> **TASK TO CARRY OUT**
Using the listing below, copy exactly each line from the one that has "f:id:fukagawa1953:20180205080239j:plain" through the one that has "Silver Bridesmaid Dress by"; omit the pictures.
★ ★ ★ ★ ★ ★ ★
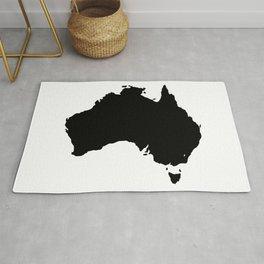 Australia Black Silhouette Map Rug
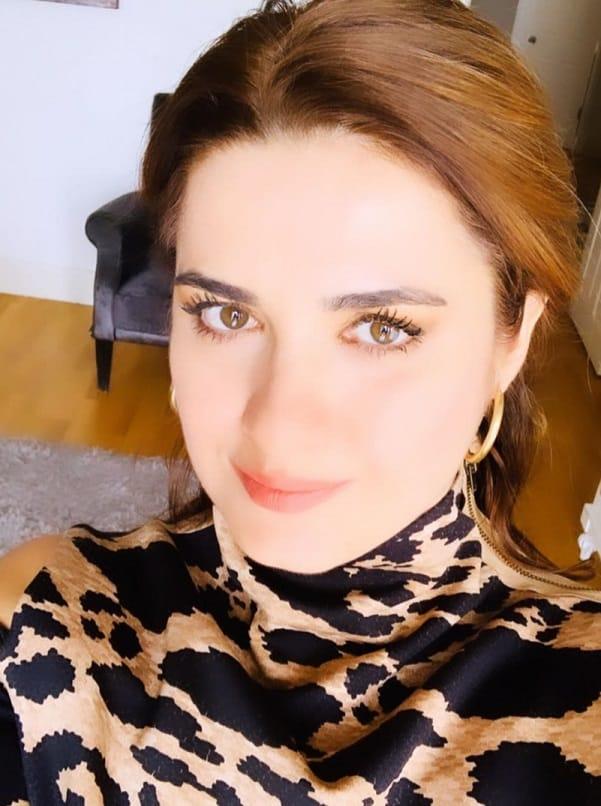 Seval Ersu Mirzanın annesi sevdim seni bir kere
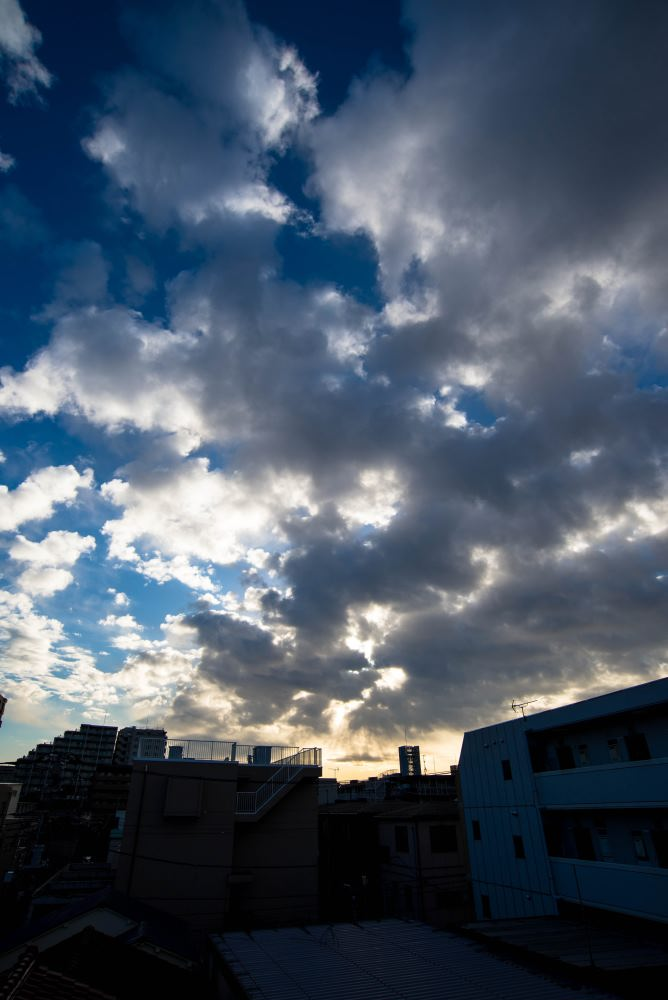 f:id:fukagawa1953:20180205080239j:plain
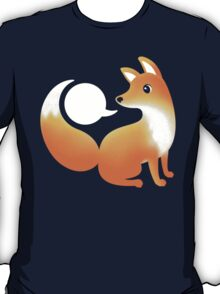 WHAT DOES A FOX SAY? T-Shirt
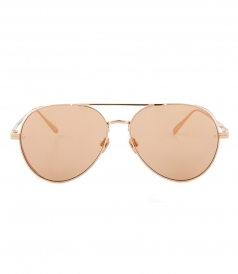 SUNGLASSES - LFL792C6SUN ROSE GOLD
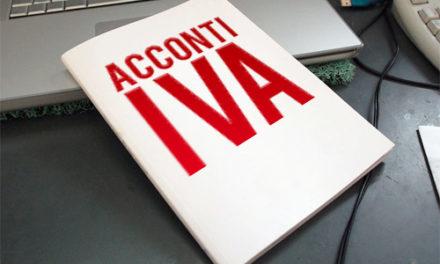 VERSAMENTO DELL'ACCONTO IVA PER L'ANNO 2018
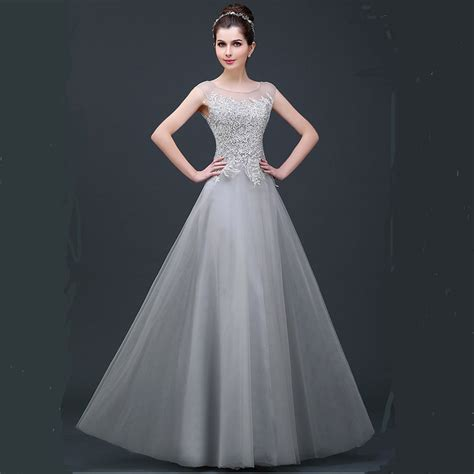 Silver Bridesmaid Dress by Blue And Silver Bridesmaid Dresses Idea Designers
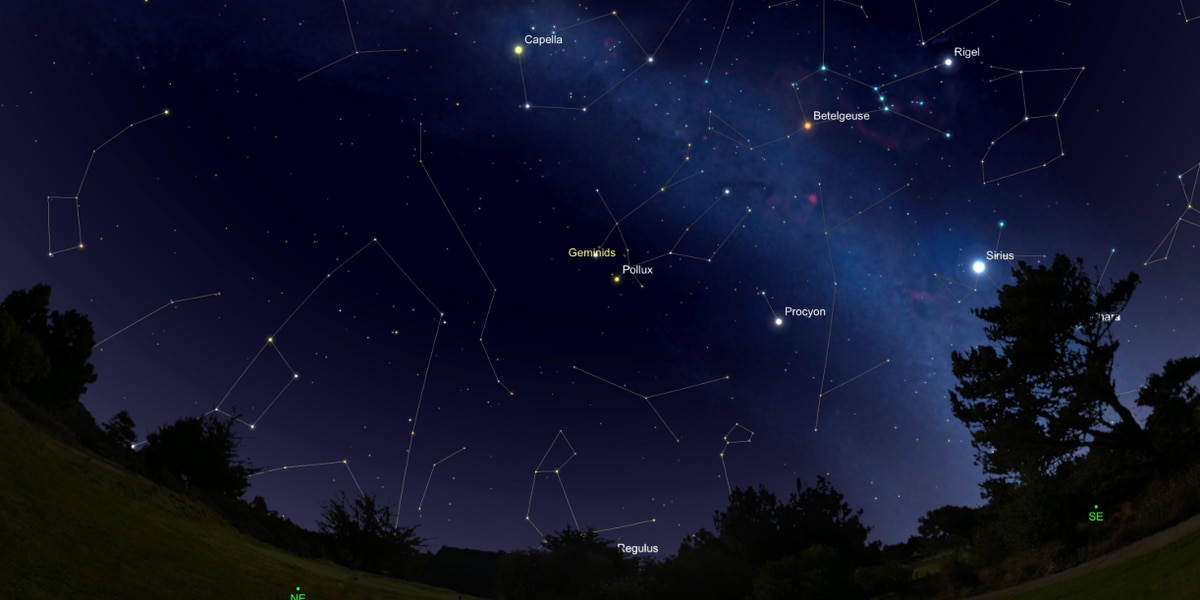 Skywatchers will have a lot to see this month, like the upcoming Geminid Meteor Shower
★ ★ ★ ★ ★ ★ ★
> **YOUR RESPONSE**
 f:id:fukagawa1953:20180205080239j:plain
 WHAT DOES A FOX SAY? T-Shirt
 SUNGLASSES - LFL792C6SUN ROSE GOLD
 VERSAMENTO DELL'ACCONTO IVA PER L'ANNO 2018
 Silver Bridesmaid Dress by Blue And Silver Bridesmaid Dresses Idea Designers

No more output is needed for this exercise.